§ **Passage given**:
** start **

This is an automated email from the ASF dual-hosted git repository.

gavinchou pushed a commit to branch master
in repository https://gitbox.apache.org/repos/asf/doris.git


The following commit(s) were added to refs/heads/master by this push:
     new 8df2c5b7f8e [Fix](load) Fix data loss when node channel been cancelled 
before close wait (#36662)
8df2c5b7f8e is described below

commit 8df2c5b7f8ee1a42ca50706b53d0f9488f34a04a
Author: plat1ko <platonekos...@gmail.com>
AuthorDate: Mon Jun 24 14:28:22 2024 +0800

    [Fix](load) Fix data loss when node channel been cancelled before close 
wait (#36662)
    
    Fix data loss when node channel been cancelled before close wait.
    When an error occurs in `VNodeChannel::try_send_pending_block`, invoking
    `VNodeChannel::cancel` sets the `VNodeChannel` to closed. In
    `VTabletWriter::close`, if `VNodeChannel::cancel` is called before
    `VNodeChannel::close_wait`, it bypasses the error handling code
    directly, causing the transaction to still be considered successful.
---
 be/src/cloud/injection_point_action.cpp   | 10 ++++++++
 be/src/vec/sink/writer/vtablet_writer.cpp | 42 ++++++++++++++++++-------------
 2 files changed, 34 insertions(+), 18 deletions(-)

diff --git a/be/src/cloud/injection_point_action.cpp 
b/be/src/cloud/injection_point_action.cpp
index d99dcfd534d..e8c57ed91e8 100644
--- a/be/src/cloud/injection_point_action.cpp
+++ b/be/src/cloud/injection_point_action.cpp
@@ -98,6 +98,16 @@ void register_suites() {
             should_ret = true;
         });
     });
+    suite_map.emplace("test_cancel_node_channel", [] {
+        auto* sp = SyncPoint::get_instance();
+        sp->set_call_back("VNodeChannel::try_send_block", [](auto&& args) {
+            LOG(INFO) << "injection VNodeChannel::try_send_block";
+            auto* arg0 = try_any_cast<Status*>(args[0]);
+            *arg0 = Status::InternalError<false>("test_cancel_node_channel 
injection error");
+        });
+        sp->set_call_back("VOlapTableSink::close",
+                          [](auto&&) { 
std::this_thread::sleep_for(std::chrono::seconds(5)); });
+    });
 }
 
 void set_sleep(const std::string& point, HttpRequest* req) {
diff --git a/be/src/vec/sink/writer/vtablet_writer.cpp 
b/be/src/vec/sink/writer/vtablet_writer.cpp
index b31796fe724..22d9bbd840b 100644
--- a/be/src/vec/sink/writer/vtablet_writer.cpp
+++ b/be/src/vec/sink/writer/vtablet_writer.cpp
@@ -45,6 +45,7 @@
 #include <vector>
 
 #include "cloud/config.h"
+#include "common/sync_point.h"
 #include "util/runtime_profile.h"
 #include "vec/data_types/data_type.h"
 #include "vec/exprs/vexpr_fwd.h"

** end **

§ **Aim**: Please retype the commit email from "gavinchou pushed a" down to "close wait (#36662)". Rely only on the commit email above.

§ **Dataset rows**:

** start **

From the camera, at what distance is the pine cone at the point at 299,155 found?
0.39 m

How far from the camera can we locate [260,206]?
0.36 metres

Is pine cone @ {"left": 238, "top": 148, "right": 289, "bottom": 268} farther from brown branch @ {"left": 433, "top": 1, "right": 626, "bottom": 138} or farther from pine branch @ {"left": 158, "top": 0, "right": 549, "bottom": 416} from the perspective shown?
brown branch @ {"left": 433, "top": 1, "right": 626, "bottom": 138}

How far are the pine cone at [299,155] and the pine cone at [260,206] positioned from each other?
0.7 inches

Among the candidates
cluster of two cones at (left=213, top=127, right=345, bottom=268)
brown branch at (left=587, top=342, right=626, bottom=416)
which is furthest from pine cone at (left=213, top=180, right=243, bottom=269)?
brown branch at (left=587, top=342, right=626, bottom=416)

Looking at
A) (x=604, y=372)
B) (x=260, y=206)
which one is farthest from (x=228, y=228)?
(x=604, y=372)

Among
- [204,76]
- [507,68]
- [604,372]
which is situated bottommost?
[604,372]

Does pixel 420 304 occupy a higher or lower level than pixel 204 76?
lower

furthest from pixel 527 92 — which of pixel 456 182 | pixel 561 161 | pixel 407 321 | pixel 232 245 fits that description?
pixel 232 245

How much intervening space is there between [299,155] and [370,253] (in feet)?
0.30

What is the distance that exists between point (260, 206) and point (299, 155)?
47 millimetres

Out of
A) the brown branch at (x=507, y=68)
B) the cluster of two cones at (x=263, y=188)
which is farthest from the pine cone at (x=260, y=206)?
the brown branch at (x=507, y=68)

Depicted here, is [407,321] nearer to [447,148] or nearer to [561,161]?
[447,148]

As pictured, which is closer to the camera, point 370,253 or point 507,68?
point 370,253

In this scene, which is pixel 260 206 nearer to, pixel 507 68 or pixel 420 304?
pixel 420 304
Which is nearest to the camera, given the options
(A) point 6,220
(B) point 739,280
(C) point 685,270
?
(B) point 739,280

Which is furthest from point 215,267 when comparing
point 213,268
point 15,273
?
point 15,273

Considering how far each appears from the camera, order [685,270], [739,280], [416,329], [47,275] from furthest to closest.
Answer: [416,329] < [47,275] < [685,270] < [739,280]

** end **

§ **Expected answer**:
gavinchou pushed a commit to branch master
in repository https://gitbox.apache.org/repos/asf/doris.git


The following commit(s) were added to refs/heads/master by this push:
     new 8df2c5b7f8e [Fix](load) Fix data loss when node channel been cancelled 
before close wait (#36662)